## ИСХОДНЫЙ ТЕКСТ:
☆ ☆ ☆ ☆ ☆ ☆ ☆

Если задача архаического мифа состояла в том, чтобы любое социальное действие воспроизводило космогоническую модель мира (то есть, восстанавливало мировоззрение), то культурная задача политического мифа, состоит в восстановлении социальной картины мира, разрушенной во время социального катаклизма.
Ещё один аспект политического мифа — это структурирование действительности в ситуации тотального кризиса, то есть в той ситуации, когда нельзя картину мира восстановить и усвоить как целостную. Она делится на фрагменты, которые соединяются мифологическими связями. И только в дальнейшем мифологические конструкции «обрастают» рациональными представлениями, концепциями, правовыми и политическими воззрениями.
И, тем не менее, при всей упрощённости политического мифа, при всей его кризисной случайности, в основе его непременно лежит концепция. Политический миф не рождается сам собой, иначе ему не войти в конкурентное поле политики.

☆ ☆ ☆ ☆ ☆ ☆ ☆

## ИСХОДНЫЕ ЗАПИСИ:
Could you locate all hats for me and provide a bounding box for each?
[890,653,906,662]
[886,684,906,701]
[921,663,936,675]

☆ ☆ ☆ ☆ ☆ ☆ ☆

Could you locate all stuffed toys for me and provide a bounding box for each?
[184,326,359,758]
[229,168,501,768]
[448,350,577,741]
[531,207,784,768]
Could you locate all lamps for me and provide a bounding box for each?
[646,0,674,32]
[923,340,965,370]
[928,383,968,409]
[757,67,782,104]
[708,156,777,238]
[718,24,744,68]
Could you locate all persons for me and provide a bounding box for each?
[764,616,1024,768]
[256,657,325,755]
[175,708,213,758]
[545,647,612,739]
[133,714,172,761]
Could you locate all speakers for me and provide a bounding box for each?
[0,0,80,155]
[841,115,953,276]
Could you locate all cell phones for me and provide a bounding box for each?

☆ ☆ ☆ ☆ ☆ ☆ ☆

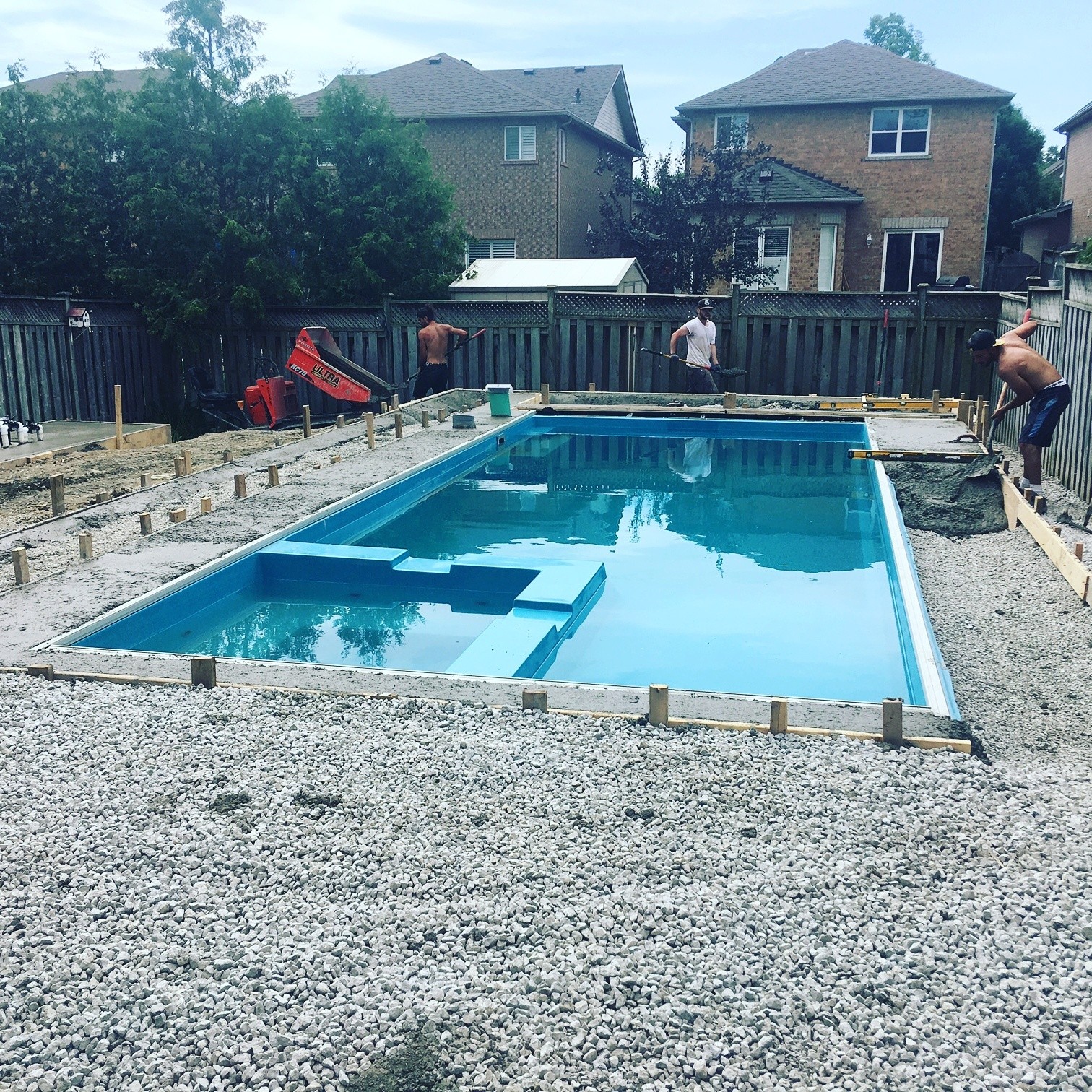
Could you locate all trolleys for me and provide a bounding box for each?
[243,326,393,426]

☆ ☆ ☆ ☆ ☆ ☆ ☆

## ЗАДАНИЕ:
Перепишите часть текста о политическом мифе, начиная со слов «Если задача архаического» и заканчивая словами «время социального катаклизма.», заменив «архаического» на «древнего». Записи никак не связаны с текстом о политическом мифе.

## ОТВЕТ:
Если задача древнего мифа состояла в том, чтобы любое социальное действие воспроизводило космогоническую модель мира (то есть, восстанавливало мировоззрение), то культурная задача политического мифа, состоит в восстановлении социальной картины мира, разрушенной во время социального катаклизма.